Пол трюма прогнулся, вспучился и лопнул, выбросив мощный фонтан шепок, мусора, мебели, приборов. Я хотел было укрыться за стойкой от сметающей все волны…
Что-то ударило меня, выбив стойку из рук, – я упал, врезавшись в стену, которая стала полом, и, скользя и кувыркаясь, поехал прямиком к зияющей ране на месте бывшего грузового люка. Я пытался встать на четвереньки, но стена становилась все круче, я упал на бок и вывалился наружу. Ударился о дерево, отлетел от него, схватился было за торчащий сук, но промахнулся, врезавшись в него лицом, запутался в лианах и паутине; моя нога зацепилась, вывернулась, что– то дернуло ее, а затем я снова полетел вниз и с невероятной силой врезался в бесконечность…
Надо мной ярко поблескивало и переливалось розовое сияние «Иеронима Босха», по-прежнему плывущего в небе. На самом деле он неумолимо падал, обрушивался на меня сверху, только я летел вниз еще быстрее.
Только я больше не падал…
Я уже был на земле, лежал на спине, глядя на трепещущие шелковые клочья «Иеронима Босха» и удивляясь, почему все еще стоит шум. Сколько же это будет продолжаться? Грохот, треск, падение, крики! Но теперь я начинал различать и другие звуки, новые: пурпурные и красные, они становились все громче, и еще голоса, кричащие, ругающиеся, визжащие, зовущие на помощь. Если кто-нибудь и отдавал команды, то я их пока не слышал. Раздавался рев, слышались взрывы. Бежали люди. Над головой грохотали вертушки. Земля вздрогнула с глухим рокотом – это сбросили скользящую бомбу, расчищавшую в джунглях посадочную площадку для вертолетов. С неба все сыпались и сыпались мне на лицо осколки сверкающего зеленого купола джунглей. Они трепетали в воздухе, как вымпелы.

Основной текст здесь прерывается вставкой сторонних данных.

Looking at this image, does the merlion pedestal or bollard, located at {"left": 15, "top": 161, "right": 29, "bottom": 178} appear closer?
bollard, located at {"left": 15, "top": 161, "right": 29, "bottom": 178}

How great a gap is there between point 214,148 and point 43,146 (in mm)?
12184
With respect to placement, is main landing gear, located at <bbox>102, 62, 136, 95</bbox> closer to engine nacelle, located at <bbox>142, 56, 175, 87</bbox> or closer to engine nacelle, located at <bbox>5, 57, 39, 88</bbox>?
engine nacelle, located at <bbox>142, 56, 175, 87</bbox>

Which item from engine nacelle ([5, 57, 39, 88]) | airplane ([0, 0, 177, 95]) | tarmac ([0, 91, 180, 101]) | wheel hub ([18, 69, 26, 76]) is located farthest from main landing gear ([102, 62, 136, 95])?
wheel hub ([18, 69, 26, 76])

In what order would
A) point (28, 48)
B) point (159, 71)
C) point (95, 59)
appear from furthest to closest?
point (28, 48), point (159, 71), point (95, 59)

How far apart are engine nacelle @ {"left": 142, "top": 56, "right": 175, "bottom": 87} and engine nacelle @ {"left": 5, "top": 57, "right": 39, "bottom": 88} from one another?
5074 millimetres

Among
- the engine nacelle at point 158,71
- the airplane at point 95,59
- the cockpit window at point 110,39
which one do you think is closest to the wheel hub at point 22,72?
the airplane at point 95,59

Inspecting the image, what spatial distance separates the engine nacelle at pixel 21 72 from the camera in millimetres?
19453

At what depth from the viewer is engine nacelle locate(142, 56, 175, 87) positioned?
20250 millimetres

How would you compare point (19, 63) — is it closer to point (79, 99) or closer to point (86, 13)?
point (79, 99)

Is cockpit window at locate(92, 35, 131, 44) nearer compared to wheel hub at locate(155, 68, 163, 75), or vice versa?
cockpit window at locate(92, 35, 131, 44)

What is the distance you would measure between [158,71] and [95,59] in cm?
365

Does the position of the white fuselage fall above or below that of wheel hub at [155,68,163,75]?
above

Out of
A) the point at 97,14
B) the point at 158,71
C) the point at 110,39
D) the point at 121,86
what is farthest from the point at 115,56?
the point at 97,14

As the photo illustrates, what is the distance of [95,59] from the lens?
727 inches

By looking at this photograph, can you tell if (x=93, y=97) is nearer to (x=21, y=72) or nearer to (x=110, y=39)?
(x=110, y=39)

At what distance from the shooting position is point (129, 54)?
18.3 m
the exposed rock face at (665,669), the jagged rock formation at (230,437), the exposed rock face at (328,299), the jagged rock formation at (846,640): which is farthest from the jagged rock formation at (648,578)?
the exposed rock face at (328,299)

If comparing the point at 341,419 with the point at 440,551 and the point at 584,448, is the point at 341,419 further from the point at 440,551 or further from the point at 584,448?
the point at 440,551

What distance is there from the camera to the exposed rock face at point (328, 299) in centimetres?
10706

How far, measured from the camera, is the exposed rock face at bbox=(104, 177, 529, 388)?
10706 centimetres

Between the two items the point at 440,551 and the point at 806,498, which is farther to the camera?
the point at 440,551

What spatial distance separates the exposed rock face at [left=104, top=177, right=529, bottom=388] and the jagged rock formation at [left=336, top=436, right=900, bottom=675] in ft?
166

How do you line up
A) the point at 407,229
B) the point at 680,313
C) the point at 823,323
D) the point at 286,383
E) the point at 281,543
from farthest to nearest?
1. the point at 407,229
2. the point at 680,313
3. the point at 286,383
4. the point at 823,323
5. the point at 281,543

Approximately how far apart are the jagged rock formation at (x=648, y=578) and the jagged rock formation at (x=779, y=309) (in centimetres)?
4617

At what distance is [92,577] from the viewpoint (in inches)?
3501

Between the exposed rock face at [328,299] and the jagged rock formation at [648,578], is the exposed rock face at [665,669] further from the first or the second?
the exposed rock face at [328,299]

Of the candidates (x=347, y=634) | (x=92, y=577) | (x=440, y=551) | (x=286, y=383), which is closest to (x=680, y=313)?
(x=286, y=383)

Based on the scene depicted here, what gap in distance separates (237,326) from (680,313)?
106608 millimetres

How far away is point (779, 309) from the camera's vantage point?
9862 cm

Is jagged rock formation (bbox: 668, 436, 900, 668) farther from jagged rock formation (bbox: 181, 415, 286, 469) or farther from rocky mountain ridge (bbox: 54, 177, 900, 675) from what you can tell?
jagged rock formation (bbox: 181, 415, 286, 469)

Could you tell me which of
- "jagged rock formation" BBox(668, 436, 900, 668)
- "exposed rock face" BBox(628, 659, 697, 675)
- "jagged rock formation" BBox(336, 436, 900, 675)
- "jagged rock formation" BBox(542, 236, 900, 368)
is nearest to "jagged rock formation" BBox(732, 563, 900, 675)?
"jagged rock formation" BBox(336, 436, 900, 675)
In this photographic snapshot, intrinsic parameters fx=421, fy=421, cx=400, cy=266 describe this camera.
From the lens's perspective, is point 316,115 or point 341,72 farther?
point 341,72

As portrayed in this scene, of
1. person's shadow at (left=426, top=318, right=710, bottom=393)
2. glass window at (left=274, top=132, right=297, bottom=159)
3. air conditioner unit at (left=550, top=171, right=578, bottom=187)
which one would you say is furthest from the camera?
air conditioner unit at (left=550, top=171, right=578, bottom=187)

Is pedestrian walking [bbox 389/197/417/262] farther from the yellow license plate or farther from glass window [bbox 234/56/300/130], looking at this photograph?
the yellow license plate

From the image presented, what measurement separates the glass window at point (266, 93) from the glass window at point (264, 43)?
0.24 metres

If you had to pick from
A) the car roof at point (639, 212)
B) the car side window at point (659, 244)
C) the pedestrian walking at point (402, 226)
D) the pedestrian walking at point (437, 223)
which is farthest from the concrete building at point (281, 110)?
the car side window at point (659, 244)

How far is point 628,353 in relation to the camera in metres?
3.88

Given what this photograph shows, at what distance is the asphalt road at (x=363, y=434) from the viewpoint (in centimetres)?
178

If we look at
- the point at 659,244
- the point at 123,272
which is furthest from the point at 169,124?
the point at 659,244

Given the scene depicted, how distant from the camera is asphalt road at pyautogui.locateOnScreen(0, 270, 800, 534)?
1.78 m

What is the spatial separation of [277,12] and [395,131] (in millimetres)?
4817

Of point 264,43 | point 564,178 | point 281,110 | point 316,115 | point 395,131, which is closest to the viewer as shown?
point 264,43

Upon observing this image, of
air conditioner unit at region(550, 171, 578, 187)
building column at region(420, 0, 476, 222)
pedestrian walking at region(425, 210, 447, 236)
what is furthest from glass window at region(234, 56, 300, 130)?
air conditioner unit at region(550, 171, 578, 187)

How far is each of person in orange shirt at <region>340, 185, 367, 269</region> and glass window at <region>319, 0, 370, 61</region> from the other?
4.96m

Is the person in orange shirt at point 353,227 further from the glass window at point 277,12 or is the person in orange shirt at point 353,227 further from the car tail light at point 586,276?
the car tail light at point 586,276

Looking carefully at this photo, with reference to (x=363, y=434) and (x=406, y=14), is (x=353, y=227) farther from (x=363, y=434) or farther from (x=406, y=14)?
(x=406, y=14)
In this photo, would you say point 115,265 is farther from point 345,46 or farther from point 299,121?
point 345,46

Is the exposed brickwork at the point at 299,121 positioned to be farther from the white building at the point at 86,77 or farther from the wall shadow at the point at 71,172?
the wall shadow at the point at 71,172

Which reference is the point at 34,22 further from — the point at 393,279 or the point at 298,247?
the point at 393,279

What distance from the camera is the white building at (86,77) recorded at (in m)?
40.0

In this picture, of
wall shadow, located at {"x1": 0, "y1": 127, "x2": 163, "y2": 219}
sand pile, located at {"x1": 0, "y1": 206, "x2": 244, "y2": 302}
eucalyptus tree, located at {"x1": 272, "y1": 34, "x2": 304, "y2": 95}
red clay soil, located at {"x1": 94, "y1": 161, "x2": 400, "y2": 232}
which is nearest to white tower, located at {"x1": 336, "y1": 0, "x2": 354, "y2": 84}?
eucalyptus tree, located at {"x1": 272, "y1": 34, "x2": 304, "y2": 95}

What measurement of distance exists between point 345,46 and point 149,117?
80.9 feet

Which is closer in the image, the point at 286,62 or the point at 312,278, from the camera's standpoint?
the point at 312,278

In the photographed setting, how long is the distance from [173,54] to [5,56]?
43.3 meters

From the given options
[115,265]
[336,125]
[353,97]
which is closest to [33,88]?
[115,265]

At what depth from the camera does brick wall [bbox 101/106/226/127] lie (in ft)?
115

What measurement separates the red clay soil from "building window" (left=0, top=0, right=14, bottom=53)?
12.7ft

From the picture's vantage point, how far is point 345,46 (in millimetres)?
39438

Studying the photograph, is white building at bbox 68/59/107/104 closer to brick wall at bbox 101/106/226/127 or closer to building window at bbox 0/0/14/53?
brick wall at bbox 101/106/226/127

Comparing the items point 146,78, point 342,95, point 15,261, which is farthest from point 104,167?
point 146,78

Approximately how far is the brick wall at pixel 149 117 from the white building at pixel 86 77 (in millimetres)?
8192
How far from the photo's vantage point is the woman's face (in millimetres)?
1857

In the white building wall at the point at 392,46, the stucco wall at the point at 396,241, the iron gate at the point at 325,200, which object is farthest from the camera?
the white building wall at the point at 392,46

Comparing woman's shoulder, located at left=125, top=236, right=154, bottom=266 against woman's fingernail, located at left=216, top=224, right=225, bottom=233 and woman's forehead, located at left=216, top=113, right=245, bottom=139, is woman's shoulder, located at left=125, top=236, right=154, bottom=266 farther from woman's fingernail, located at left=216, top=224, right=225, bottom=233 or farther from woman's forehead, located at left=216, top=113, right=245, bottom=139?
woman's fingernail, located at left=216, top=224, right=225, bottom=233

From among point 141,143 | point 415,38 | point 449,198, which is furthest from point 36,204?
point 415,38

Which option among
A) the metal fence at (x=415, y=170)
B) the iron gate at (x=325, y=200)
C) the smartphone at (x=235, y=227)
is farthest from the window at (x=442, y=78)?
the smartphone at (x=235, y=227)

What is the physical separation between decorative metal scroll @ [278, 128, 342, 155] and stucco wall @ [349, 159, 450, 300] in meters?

Я не мог пошевелиться. Ничего не чувствовал. Я просто смотрел в прекрасное розовое небо и удивлялся: почему, мать его, оно так блестит?
Вынос значительных масс почвы из-под земли составляет большую проблему для гнезда, и за это отвечает странное симбиотическое/хищническое партнерство с тысяченожками, которые обязательно присутствуют в любом хторран-ском поселении. Тысяченожки кормятся всеми выделениями медузосвиней, какие только находят в тоннелях, зачастую пожирая самих медузосвиней, отделившихся от основного комка. А иногда и сами гастроподы разыскивают в гнезде выделения медузосвиней и начинают их пожирать и часто, добравшись по следу до колонии, целиком съедают и ее.
Так как основная масса медузосвиньи всегда состоит из почвы в ее кишечном тракте, земля попадает в тысяченожку или гастроподу, поедающих медузосвиней. Таким путем большая часть почвы, проглоченной медузосвиньями, и попадает на поверхность мандалы.
Перед дефекацией гастроподы обычно выходят наружу. Свой фецес, имеющий консистенцию смолы, они часто используют при строительстве куполов и загонов.